[WHAT THIS TASK INVOLVES]:
Count the lines in the listing below that contain the word "water" and reply with that number alone.

[RAW RECORDS]:

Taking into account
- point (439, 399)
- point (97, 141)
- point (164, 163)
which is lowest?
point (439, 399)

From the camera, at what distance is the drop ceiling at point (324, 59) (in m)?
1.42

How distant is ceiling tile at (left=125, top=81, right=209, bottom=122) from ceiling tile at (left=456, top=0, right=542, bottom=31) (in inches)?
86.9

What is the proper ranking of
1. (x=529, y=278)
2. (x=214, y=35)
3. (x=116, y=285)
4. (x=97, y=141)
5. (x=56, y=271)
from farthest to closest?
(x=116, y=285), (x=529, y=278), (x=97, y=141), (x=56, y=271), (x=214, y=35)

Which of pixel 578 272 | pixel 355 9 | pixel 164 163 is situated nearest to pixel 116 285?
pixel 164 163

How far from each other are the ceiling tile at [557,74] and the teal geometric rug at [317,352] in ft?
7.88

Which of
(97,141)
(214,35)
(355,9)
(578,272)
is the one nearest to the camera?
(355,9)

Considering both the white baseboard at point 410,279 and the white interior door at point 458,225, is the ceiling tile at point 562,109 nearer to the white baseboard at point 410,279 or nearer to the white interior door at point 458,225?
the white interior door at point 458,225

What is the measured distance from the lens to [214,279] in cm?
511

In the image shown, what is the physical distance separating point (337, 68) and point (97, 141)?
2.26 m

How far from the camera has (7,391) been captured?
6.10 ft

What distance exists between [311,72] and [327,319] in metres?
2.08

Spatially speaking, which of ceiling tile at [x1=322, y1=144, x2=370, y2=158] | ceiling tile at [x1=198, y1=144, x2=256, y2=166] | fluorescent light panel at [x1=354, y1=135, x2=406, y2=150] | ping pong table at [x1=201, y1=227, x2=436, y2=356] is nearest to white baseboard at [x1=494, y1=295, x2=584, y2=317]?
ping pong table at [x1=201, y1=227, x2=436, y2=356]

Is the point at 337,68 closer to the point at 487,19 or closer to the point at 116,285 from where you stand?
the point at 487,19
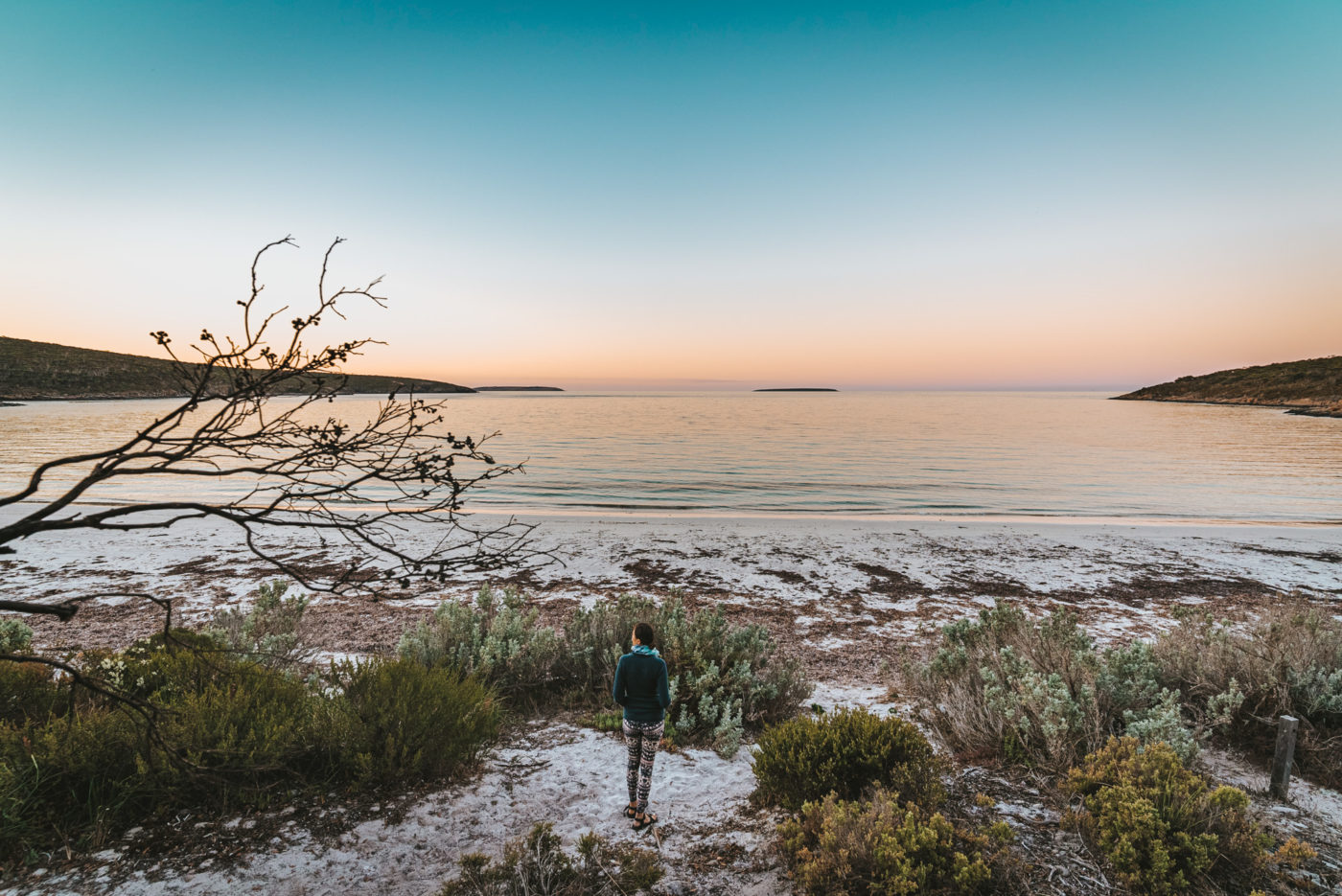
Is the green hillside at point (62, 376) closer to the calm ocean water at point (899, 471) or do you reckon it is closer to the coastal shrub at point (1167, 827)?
the calm ocean water at point (899, 471)

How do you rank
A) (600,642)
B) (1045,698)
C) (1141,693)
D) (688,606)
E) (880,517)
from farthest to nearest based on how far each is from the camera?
(880,517), (688,606), (600,642), (1141,693), (1045,698)

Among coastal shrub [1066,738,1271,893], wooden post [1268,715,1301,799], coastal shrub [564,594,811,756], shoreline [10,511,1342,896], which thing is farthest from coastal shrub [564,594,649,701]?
wooden post [1268,715,1301,799]

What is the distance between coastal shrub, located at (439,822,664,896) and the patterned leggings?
0.56 metres

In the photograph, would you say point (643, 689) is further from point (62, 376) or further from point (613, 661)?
point (62, 376)

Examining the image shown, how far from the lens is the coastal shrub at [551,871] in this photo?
3.45 m

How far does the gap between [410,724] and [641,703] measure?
5.96ft

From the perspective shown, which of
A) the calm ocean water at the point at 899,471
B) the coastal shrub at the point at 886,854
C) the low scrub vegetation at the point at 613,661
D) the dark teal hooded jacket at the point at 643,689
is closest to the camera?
the coastal shrub at the point at 886,854

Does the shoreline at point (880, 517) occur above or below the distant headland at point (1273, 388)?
below

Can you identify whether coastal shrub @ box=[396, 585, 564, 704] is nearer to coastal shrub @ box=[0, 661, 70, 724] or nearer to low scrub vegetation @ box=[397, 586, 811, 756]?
low scrub vegetation @ box=[397, 586, 811, 756]

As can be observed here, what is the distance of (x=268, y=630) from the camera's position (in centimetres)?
727

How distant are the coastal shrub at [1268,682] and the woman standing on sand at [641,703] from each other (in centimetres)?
421

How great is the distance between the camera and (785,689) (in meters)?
6.23

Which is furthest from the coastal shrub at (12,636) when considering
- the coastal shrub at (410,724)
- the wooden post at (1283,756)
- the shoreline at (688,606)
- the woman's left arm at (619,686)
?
the wooden post at (1283,756)

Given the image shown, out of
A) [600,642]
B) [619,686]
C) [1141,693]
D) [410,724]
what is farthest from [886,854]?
[600,642]
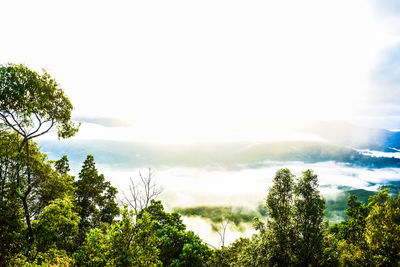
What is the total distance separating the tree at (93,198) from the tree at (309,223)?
24.1 m

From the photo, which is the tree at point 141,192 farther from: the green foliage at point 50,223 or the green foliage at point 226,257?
the green foliage at point 226,257

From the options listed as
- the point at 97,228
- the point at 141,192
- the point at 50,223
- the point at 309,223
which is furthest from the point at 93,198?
the point at 309,223

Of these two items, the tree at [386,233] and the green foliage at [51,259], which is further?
the tree at [386,233]

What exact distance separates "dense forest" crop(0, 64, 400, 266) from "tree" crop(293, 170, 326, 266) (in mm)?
81

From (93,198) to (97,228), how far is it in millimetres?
18112

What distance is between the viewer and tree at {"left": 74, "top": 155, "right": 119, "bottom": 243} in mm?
27578

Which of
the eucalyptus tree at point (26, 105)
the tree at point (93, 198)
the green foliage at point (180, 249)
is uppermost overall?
the eucalyptus tree at point (26, 105)

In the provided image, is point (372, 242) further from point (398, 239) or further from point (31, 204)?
point (31, 204)

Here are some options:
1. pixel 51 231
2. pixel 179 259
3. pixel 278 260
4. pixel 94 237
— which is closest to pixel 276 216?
pixel 278 260

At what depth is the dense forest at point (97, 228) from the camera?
11961 millimetres

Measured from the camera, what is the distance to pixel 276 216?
18.5m

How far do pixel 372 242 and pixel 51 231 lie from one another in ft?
78.0

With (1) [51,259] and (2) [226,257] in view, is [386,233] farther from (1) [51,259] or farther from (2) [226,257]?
(1) [51,259]

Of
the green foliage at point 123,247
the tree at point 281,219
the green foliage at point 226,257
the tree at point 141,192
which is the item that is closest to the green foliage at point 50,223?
the green foliage at point 123,247
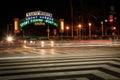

[THE RESULT]:
3